Has anyone ever had a pipeline go from working fin...
# troubleshooting
j
Has anyone ever had a pipeline go from working fine one day to all of sudden struggling to get a catalog input? This is on tap-dynamodb running in an ECS container orchestrated by Dagster:
Copy code
tap-dynamodb v0.0.1, Meltano SDK v0.3.18)
Skipping parse of env var settings...
Config validation passed with 0 errors and 0 warnings.
Traceback (most recent call last):
  File "/opt/dagster/app/.meltano/extractors/tap-dynamodb/venv/bin/tap-dynamodb", line 8, in <module>
    sys.exit(TapDynamoDB.cli())
  File "/opt/dagster/app/.meltano/extractors/tap-dynamodb/venv/lib/python3.8/site-packages/click/core.py", line 1130, in __call__
    return self.main(*args, **kwargs)
  File "/opt/dagster/app/.meltano/extractors/tap-dynamodb/venv/lib/python3.8/site-packages/click/core.py", line 1055, in main
    rv = self.invoke(ctx)
  File "/opt/dagster/app/.meltano/extractors/tap-dynamodb/venv/lib/python3.8/site-packages/click/core.py", line 1404, in invoke
    return ctx.invoke(self.callback, **ctx.params)
  File "/opt/dagster/app/.meltano/extractors/tap-dynamodb/venv/lib/python3.8/site-packages/click/core.py", line 760, in invoke
    return __callback(*args, **kwargs)
  File "/opt/dagster/app/.meltano/extractors/tap-dynamodb/venv/lib/python3.8/site-packages/singer_sdk/tap_base.py", line 442, in cli
    tap = cls(  # type: ignore  # Ignore 'type not callable'
  File "/opt/dagster/app/.meltano/extractors/tap-dynamodb/venv/lib/python3.8/site-packages/singer_sdk/tap_base.py", line 74, in __init__
    self._input_catalog = Catalog.from_dict(read_json_file(catalog))
  File "/opt/dagster/app/.meltano/extractors/tap-dynamodb/venv/lib/python3.8/site-packages/singer_sdk/helpers/_util.py", line 22, in read_json_file
    return cast(dict, json.loads(Path(path).read_text()))
  File "/usr/local/lib/python3.8/json/__init__.py", line 357, in loads
    return _default_decoder.decode(s)
  File "/usr/local/lib/python3.8/json/decoder.py", line 337, in decode
    obj, end = self.raw_decode(s, idx=_w(s, 0).end())
  File "/usr/local/lib/python3.8/json/decoder.py", line 355, in raw_decode
    raise JSONDecodeError("Expecting value", s, err.value) from None
json.decoder.JSONDecodeError: Expecting value: line 1 column 1 (char 0)
a
Cc @pat_nadolny
j
Can this result from network connectivity issues?

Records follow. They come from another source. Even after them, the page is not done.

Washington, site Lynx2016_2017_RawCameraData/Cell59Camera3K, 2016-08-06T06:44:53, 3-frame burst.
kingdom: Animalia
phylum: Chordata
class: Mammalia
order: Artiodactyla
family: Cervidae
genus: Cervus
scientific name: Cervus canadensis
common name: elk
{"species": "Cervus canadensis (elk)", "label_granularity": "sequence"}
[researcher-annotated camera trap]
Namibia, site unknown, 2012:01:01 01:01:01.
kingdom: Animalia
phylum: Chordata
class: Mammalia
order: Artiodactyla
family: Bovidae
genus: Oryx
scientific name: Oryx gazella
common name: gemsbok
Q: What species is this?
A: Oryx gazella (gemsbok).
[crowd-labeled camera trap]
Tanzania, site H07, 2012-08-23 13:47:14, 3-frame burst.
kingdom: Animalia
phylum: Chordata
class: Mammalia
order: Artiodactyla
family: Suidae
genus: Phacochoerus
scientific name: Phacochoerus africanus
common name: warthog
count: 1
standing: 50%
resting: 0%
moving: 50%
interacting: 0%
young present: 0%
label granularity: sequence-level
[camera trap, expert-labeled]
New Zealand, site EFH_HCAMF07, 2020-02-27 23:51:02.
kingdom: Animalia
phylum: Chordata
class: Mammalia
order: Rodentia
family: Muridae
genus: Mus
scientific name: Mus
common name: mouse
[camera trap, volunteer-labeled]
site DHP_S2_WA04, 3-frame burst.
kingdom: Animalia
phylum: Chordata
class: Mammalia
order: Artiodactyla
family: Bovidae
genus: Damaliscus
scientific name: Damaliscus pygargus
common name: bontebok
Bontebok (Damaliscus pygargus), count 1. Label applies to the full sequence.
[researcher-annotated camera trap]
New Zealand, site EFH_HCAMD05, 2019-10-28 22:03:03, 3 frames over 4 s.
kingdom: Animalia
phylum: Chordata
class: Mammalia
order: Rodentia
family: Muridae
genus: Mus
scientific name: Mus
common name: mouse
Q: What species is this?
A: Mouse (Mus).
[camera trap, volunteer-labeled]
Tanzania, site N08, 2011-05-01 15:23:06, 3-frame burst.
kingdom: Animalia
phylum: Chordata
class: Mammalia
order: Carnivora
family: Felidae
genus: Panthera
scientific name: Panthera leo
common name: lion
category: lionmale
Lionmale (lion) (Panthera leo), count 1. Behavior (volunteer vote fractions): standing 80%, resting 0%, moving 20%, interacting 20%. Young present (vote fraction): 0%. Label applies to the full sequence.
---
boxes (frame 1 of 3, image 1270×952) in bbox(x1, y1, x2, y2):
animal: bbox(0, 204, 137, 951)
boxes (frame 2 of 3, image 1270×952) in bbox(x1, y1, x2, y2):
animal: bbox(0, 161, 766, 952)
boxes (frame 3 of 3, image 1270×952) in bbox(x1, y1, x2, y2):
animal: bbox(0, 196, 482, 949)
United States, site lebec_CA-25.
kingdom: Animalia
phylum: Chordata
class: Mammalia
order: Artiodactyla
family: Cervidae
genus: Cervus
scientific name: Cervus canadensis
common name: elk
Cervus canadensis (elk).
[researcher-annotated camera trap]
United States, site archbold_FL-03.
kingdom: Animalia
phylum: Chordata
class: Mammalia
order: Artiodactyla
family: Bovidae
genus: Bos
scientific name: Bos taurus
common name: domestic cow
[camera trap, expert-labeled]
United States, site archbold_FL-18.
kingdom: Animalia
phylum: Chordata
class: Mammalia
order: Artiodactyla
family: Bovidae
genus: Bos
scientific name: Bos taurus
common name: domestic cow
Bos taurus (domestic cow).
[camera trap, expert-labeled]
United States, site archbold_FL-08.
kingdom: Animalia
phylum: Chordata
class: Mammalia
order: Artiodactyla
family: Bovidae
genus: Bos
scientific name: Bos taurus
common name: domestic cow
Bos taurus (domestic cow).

I would expect that to manifest some other way but I can run this same pipeline in my stage pipeline and locally just fine, but in my prod environment it chokes like this 🤔
a
I think this is a new implementation and may not have a version pinned. Can you confirm @josh_lloyd if your pip_url is pinned to any URL or version ref?
I know @pat_nadolny has been working on this tap. Is it possible one of the new changes broke your existing flow? If so, you should be able to pin back to the prior commit ref or version (although I don't know if we have yet published pinnable versions).
j
ah, it is not pinned. I’ll give that a shot
actually that’s a lie
It’s pointing at my own version of the tap
<https://github.com/Widen/tap-dynamodb.git>
and I know I didn’t change that any time recently
a
Hey @josh_lloyd! How did you set up the schema for your DDB tables? I couldn’t get tap-dynamodb to get the catalog schema when I was setting up a few months ago.
p
Just catching up on this now - yeah it looks like Josh is using the Widen variant instead of https://github.com/MeltanoLabs/tap-dynamodb which AJ was referring to. I just built https://github.com/MeltanoLabs/tap-dynamodb in the last few weeks.
Can this result from network connectivity issues?
@josh_lloyd I dont know for sure but I would guess this is the issue. I skimmed the Widen tap code and I think if you dont get results back from the scan request then it has no records to generate a catalog from. I wonder if misconfigured credentials could cause this 🤔 . Unfortunately the stack trace doesnt tell us too much
Side Note: @abhishek_ajmera if you want you can test out the new meltanolabs variant, its relatively new but I'm running it in production for our simple use cases and its working well for me. It infers schema using genson right now. You can join #C04TSH483DF to discuss more!
j
@abhishek_ajmera The way this version of the tap is designed, it infers the schema from the first X number of records that are returned from a query. I don’t know that all other variants of the tap make that possible (similar, it sounds, to the way the meltano variant is doing it)